## Исходный текст
<<<<
Из письма М. М. Сперанского к А. А. Столыпину от 24 октября 1811 года
Характеризуя свое положение в столичном обществе в 1811-м - начале 1812 года, Михайло Михайлович писал: "Существенные преобразования, и особенно преобразования финансовые, везде влекут за собою важное неудобство: прикосновение к частным интересам. Людей и интересы их никогда нельзя затрагивать безнаказанно. Наиболее опасны такие столкновения в таких государствах, где общественное мнение слишком еще слабо, чтобы защищать усердие и талант от нападений зависти и невежества. Вопиют против нововведений, не вникая ни в их свойства, ни в настоятельность причин. Таково было положение Сперанского. Без связей и родства, без опоры, без состояния, сам создатель своего счастия, знакомый при этом более с делами, нежели с людьми, он выступил на бой один. Можно ли ему было не пасть!.."
Можно было бы подивиться той редкой проницательности, каковую проявил здесь Сперанский, если б не одно важное обстоятельство: приведенные слова были написаны им спустя двенадцать лет после описанных событий. Ах, как богат он был умом, обращенным в прошлое, и как был нищ умом, направленным в свое будущее! Как не хотел он верить в безжалостно справедливое - в то, что "будущее - наихудшая часть настоящего".
Глава пятая. Падение
Я узнал Россию: всё, что полезно, умно, касается общего дела и направлено к возвышенной цели и при этом не имеет в виду мелких интересов и выгод, встречает лишь препятствия и затруднения, между тем как всё противоположное идет быстрыми шагами.
Густав-Мориц Армфельд. Из письма к барону Розенкампфу 19 мая 1812 года
Тучи сгущались над головой Сперанского с неудержимой быстротою, но гроза медлила. Она не разражалась довольно долго даже после того, как время для нее совсем, казалось бы, наступило. Недоставало, видно, чего-то громовержцу. После грозы станет известно: чтобы вызвать у самодержца гнев на реформатора, нужна была обыкновенная интрига.
>>>>
## Исходные данные
<<<<
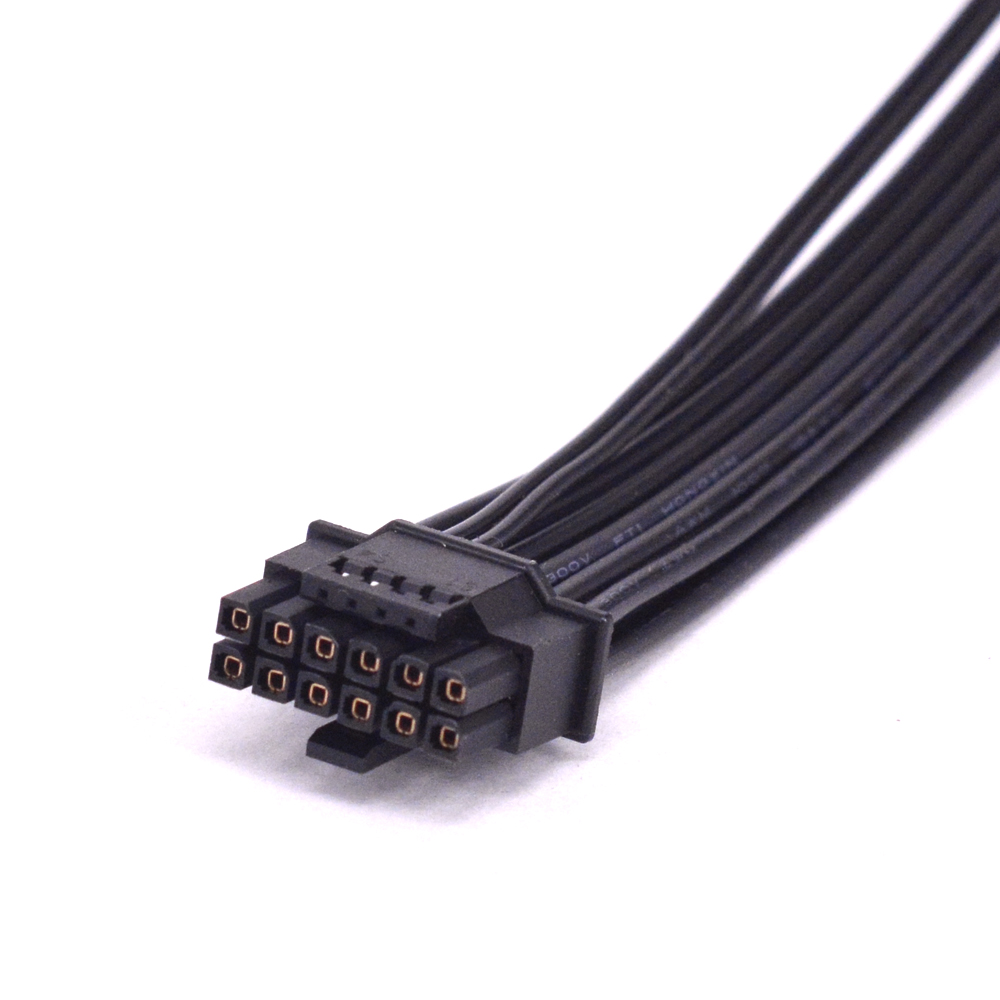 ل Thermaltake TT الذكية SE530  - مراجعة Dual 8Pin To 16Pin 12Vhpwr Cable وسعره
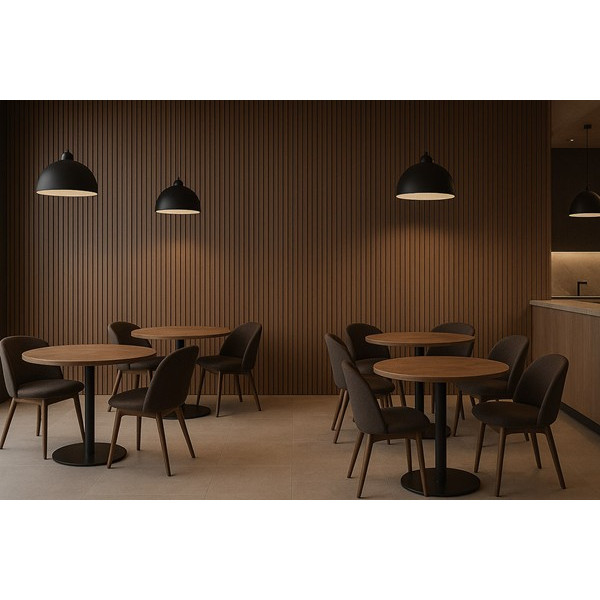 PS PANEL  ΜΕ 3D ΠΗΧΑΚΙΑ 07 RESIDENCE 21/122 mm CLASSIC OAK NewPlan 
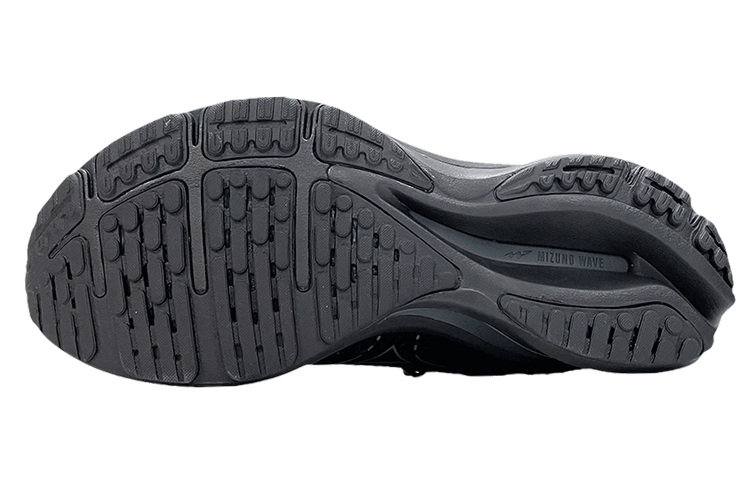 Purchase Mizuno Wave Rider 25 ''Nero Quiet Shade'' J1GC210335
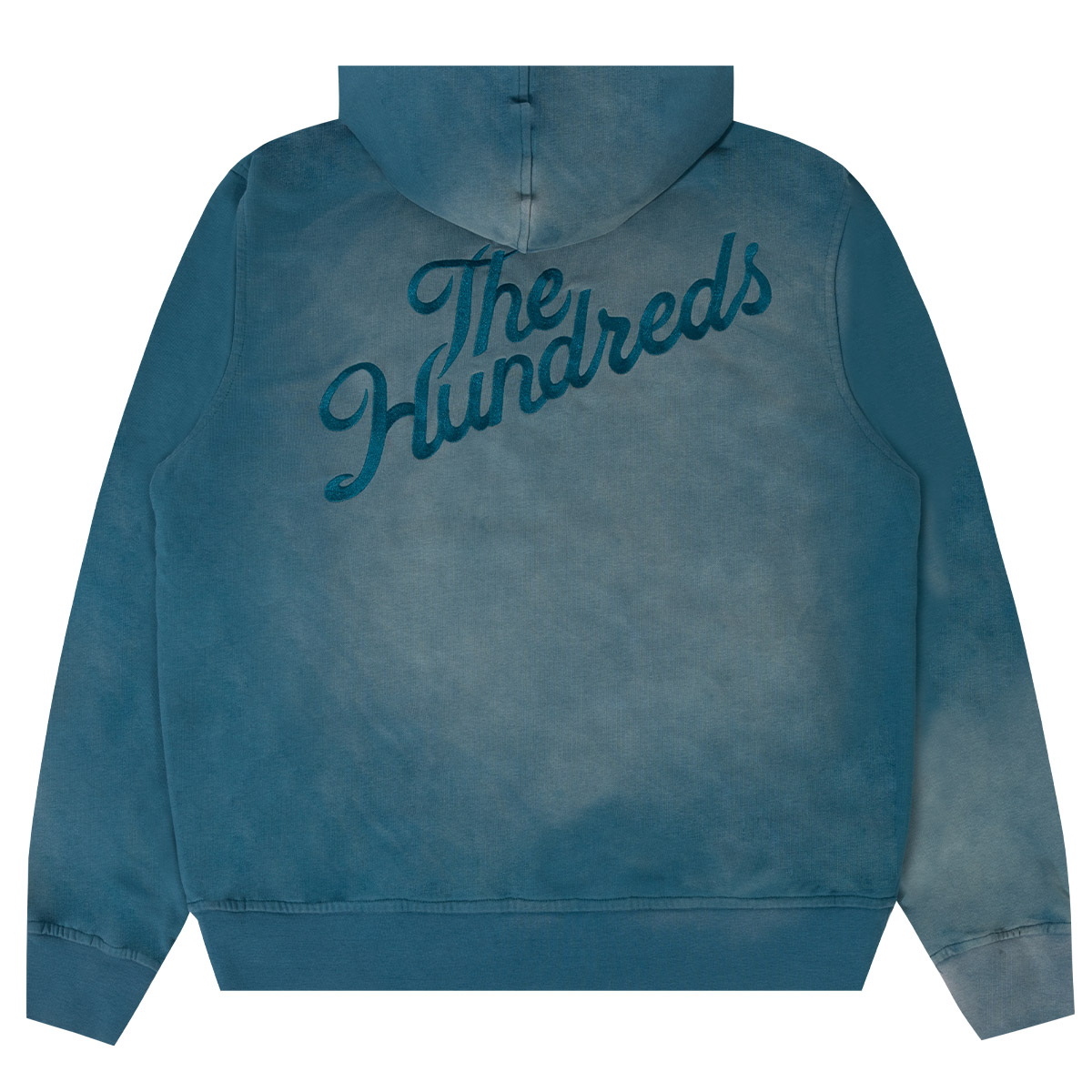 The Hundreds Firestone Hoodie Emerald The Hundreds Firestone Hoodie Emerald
>>>>
## Рабочее задание 1
Для каждого из утверждений (а), (б), (в) определите, согласуется ли оно с текстом о Сперанском. Ответьте «да» или «нет» и приведите точную цитату из текста, на которой основан ответ. (а) Слова Сперанского о своем положении были написаны спустя двенадцать лет после описанных событий. (б) По собственному описанию Сперанского, у него были связи, родство и опора. (в) Гроза над Сперанским разразилась сразу же, как только для нее наступило время.
## Рабочее задание 2
Продублируйте без изменений фрагмент текста о Сперанском, открывающийся словами «Глава пятая. Падение» и завершающийся словами «была обыкновенная интрига.».
## Рабочее задание 3
Продолжите текст о падении Сперанского, начав сразу после его последнего предложения.

## Письменный ответ 1
(а) Да: «приведенные слова были написаны им спустя двенадцать лет после описанных событий».
(б) Нет: «Без связей и родства, без опоры, без состояния».
(в) Нет: «Она не разражалась довольно долго даже после того, как время для нее совсем, казалось бы, наступило».

## Письменный ответ 2
Глава пятая. Падение
Я узнал Россию: всё, что полезно, умно, касается общего дела и направлено к возвышенной цели и при этом не имеет в виду мелких интересов и выгод, встречает лишь препятствия и затруднения, между тем как всё противоположное идет быстрыми шагами.
Густав-Мориц Армфельд. Из письма к барону Розенкампфу 19 мая 1812 года
Тучи сгущались над головой Сперанского с неудержимой быстротою, но гроза медлила. Она не разражалась довольно долго даже после того, как время для нее совсем, казалось бы, наступило. Недоставало, видно, чего-то громовержцу. После грозы станет известно: чтобы вызвать у самодержца гнев на реформатора, нужна была обыкновенная интрига.

## Письменный ответ 3
Интрига всегда играет большую роль там, где существует режим личной власти, где общий интерес растворен в молекулах личных самолюбий, страстей, побуждений, где политическая жизнь не подчиняется никаким иным правилам, кроме правил, по которым удовлетворяются сугубо личные, эгоистические интересы. Интрига здесь, в сущности, заменяет политику, и наиболее искусным политическим деятелем является наиболее искусный интриган. Александр I не случайно сказал однажды: "Интриганы в государстве так же полезны, как честные люди; а иногда первые даже полезнее последних".
С позиции властителя, Александр I был, конечно, прав - властвовать без интриганов в России вряд ли возможно, но с точки зрения нормального человека, он ошибался. Между честными людьми и интриганами всегда существует, по меньшей мере, одно большое различие: честных людей, когда возникает острейшая потребность в них, вполне может и не оказаться в наличии - интриганы же, лишь только появляется нужда в интриге, всегда находятся, они всегда на месте, будто на страже, и только ждут момента, когда дан будет на них политический заказ. Так было в случае со Сперанским. Когда понадобилась интрига, чтобы свалить его, интриганы немедленно нашлись.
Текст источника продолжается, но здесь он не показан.